Lukoskie pointed to some areas that AI can help shape an organization’s OT cybersecurity programs, including AI-led dynamic threat modeling and supply chain integrity with AI-led verification. Additionally, industrial organizations should be thinking about AI-led resilience practices, as there are also several long-standing assumptions that need to fade into the proverbial sunset.
Knapp said that meaningful resilience requires adapting the tenets of cybersecurity that many of us take for granted. “We moved from ‘trust but verify’ to ‘zero trust,’ and now it’s time for ‘zero trust but still verify anyway.’ This means constantly watching and maintaining situational awareness and situational understanding, which in turn means more information to keep track of.”
He added that when people say that AI-powered defense is the new necessity, “it’s because we don’t have the capacity as humans to process that much data in a way that leads to understanding. That’s where AI is helping us the most today: not just in being better at detecting threats but in understanding them.”
Mustard remarked that meaningful resilience in an AI-shaped OT threat landscape is less about perfect prevention and more about graceful degradation, rapid recovery, and continuous learning. “Long-standing assumptions—that attackers are slow, that failures are obvious, or that perimeter defenses are sufficient—are increasingly risky. Resilient organizations will be those that assume compromise, design for adaptability, and treat cybersecurity as an integral part of ongoing operations rather than a distinct and separate discipline.”

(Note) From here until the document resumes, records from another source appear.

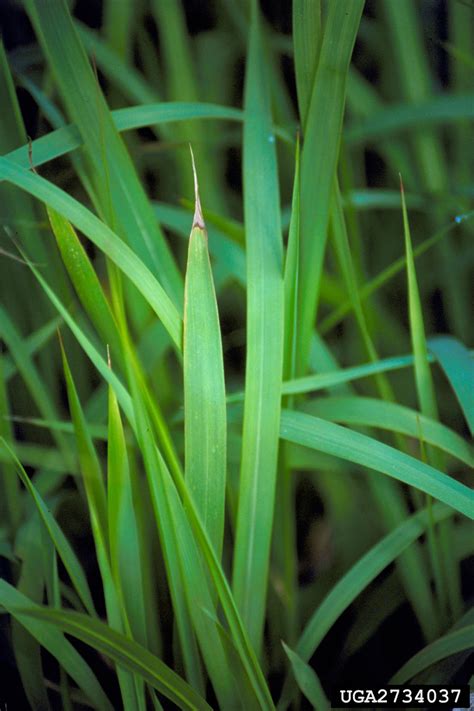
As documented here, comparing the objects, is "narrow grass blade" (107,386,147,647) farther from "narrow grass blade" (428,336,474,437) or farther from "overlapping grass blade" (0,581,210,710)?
"narrow grass blade" (428,336,474,437)

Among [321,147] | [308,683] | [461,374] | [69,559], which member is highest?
[321,147]

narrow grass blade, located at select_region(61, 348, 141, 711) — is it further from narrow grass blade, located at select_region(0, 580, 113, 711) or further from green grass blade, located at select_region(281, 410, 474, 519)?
green grass blade, located at select_region(281, 410, 474, 519)

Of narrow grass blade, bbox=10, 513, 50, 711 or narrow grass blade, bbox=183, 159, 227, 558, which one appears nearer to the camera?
narrow grass blade, bbox=183, 159, 227, 558

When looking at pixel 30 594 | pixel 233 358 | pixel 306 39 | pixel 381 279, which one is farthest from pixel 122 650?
pixel 306 39

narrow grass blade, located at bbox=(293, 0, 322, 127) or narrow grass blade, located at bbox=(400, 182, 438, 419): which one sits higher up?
narrow grass blade, located at bbox=(293, 0, 322, 127)

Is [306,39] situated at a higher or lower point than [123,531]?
higher

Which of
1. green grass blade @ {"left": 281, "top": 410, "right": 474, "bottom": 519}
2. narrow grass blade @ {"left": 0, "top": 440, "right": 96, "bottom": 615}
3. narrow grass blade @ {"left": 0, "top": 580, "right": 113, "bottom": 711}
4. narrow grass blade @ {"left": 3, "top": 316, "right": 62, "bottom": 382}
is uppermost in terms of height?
narrow grass blade @ {"left": 3, "top": 316, "right": 62, "bottom": 382}

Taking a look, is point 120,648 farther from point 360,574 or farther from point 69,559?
point 360,574

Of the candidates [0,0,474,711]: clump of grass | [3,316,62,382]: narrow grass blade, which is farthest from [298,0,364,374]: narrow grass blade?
[3,316,62,382]: narrow grass blade
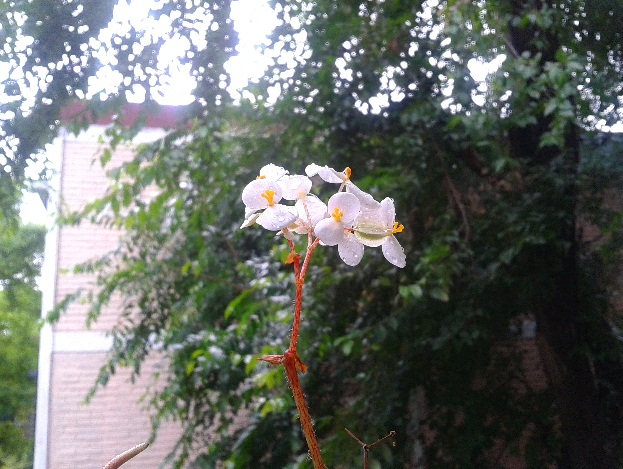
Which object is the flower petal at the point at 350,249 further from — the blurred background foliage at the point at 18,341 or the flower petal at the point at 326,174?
the blurred background foliage at the point at 18,341

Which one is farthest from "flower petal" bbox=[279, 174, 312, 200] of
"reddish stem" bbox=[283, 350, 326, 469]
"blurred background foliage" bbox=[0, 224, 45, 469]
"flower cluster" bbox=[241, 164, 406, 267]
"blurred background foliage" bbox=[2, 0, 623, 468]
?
"blurred background foliage" bbox=[0, 224, 45, 469]

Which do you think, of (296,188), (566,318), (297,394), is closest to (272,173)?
(296,188)

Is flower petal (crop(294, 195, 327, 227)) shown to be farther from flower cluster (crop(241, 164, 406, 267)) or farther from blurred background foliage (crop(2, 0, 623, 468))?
blurred background foliage (crop(2, 0, 623, 468))

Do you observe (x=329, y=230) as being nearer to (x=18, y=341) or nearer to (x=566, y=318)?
(x=18, y=341)

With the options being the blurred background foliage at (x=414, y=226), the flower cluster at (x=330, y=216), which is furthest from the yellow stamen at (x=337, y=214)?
the blurred background foliage at (x=414, y=226)

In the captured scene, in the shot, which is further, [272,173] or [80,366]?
[80,366]

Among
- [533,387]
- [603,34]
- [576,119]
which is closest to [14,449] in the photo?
[533,387]

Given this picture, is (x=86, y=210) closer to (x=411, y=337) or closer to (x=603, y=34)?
(x=411, y=337)
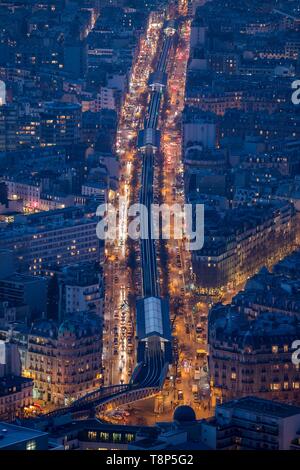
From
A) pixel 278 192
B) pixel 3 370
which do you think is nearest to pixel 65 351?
pixel 3 370

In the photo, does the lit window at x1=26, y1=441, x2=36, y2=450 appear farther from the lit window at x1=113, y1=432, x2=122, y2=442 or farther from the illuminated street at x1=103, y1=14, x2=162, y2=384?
the illuminated street at x1=103, y1=14, x2=162, y2=384

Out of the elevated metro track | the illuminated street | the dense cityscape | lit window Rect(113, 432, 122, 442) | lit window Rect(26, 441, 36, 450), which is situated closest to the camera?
lit window Rect(26, 441, 36, 450)

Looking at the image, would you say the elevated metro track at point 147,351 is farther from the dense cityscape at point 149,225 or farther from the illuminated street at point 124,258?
the illuminated street at point 124,258

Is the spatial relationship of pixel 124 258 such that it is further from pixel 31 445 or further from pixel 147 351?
pixel 31 445

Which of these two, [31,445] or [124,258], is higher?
[124,258]

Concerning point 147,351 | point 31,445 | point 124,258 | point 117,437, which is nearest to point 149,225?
point 124,258

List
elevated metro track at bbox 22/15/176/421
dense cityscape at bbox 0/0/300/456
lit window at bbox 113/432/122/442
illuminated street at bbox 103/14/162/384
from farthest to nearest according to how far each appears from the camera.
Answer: illuminated street at bbox 103/14/162/384 → dense cityscape at bbox 0/0/300/456 → elevated metro track at bbox 22/15/176/421 → lit window at bbox 113/432/122/442

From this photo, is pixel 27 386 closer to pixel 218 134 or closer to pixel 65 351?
pixel 65 351

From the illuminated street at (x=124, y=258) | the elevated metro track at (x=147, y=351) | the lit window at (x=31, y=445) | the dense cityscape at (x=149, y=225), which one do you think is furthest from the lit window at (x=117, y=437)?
the illuminated street at (x=124, y=258)

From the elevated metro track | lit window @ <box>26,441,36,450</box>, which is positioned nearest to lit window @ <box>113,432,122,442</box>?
the elevated metro track
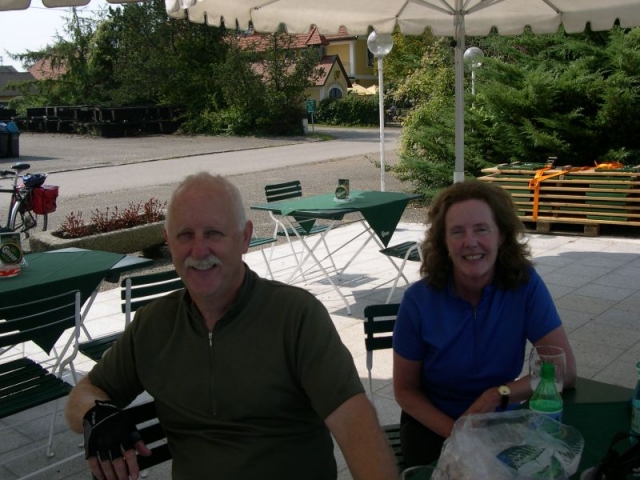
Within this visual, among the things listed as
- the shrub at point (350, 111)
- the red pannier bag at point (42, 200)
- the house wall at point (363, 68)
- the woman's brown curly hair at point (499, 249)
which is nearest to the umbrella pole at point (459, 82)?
the woman's brown curly hair at point (499, 249)

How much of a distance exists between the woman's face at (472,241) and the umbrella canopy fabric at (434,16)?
3.59 metres

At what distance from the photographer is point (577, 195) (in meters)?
8.73

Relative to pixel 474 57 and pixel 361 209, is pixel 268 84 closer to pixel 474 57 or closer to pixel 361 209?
pixel 474 57

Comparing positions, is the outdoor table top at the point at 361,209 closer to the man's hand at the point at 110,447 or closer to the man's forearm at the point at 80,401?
the man's forearm at the point at 80,401

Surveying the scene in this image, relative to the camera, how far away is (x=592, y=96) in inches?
390

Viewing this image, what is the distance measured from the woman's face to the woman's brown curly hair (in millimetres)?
31

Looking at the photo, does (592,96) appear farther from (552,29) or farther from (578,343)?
(578,343)

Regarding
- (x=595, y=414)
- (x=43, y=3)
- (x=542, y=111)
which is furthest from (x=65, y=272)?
(x=542, y=111)

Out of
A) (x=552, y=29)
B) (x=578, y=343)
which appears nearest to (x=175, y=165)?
(x=552, y=29)

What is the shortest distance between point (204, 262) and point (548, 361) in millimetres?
1082

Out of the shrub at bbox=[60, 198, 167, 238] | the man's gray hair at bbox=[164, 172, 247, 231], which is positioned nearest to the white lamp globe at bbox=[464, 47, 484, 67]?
the shrub at bbox=[60, 198, 167, 238]

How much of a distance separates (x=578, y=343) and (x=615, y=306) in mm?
1032

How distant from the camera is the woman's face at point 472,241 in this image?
252 cm

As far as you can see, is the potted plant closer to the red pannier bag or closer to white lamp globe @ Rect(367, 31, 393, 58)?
the red pannier bag
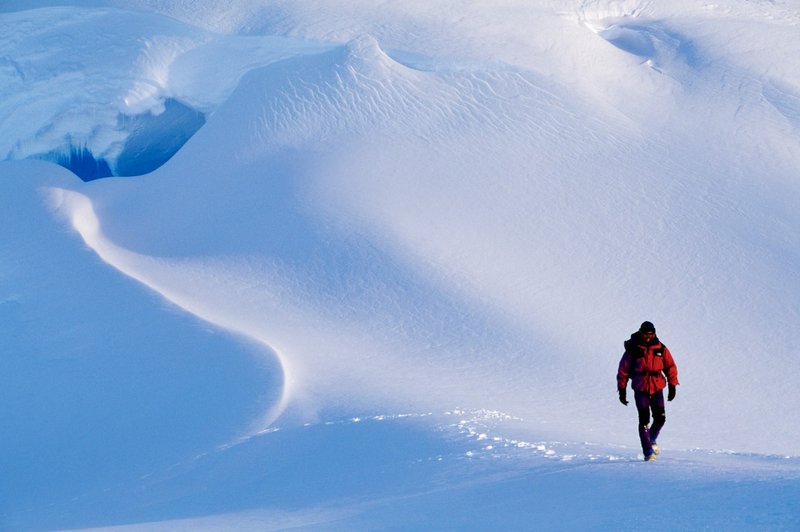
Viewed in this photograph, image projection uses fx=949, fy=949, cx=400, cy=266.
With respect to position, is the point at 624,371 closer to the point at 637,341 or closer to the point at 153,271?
the point at 637,341

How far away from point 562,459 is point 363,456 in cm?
213

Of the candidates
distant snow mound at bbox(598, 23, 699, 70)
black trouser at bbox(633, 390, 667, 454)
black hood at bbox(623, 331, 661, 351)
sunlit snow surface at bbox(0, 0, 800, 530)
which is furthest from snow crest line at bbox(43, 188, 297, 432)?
distant snow mound at bbox(598, 23, 699, 70)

Hackney said that in the world of modern AI, network, logical, and digital segmentation is more important now than ever before. “Critical systems and critical processes, especially those that serve as safety functions, are best isolated using practices like ISA/IEC 62443 zones and conduits. Beyond physical separation, more can be learned about software development, DevOps, and digital identity management in the industrial sector. This is a space where advancements in software integration and management promise to add many efficiencies, specifically in non-safety-critical functions.”
He concluded that now, OT security professionals are investing in learning software security skills, such as threat modeling, CI/CD pipeline vulnerability scanning, and mitigation. Cybersecurity standards are sure to follow suit.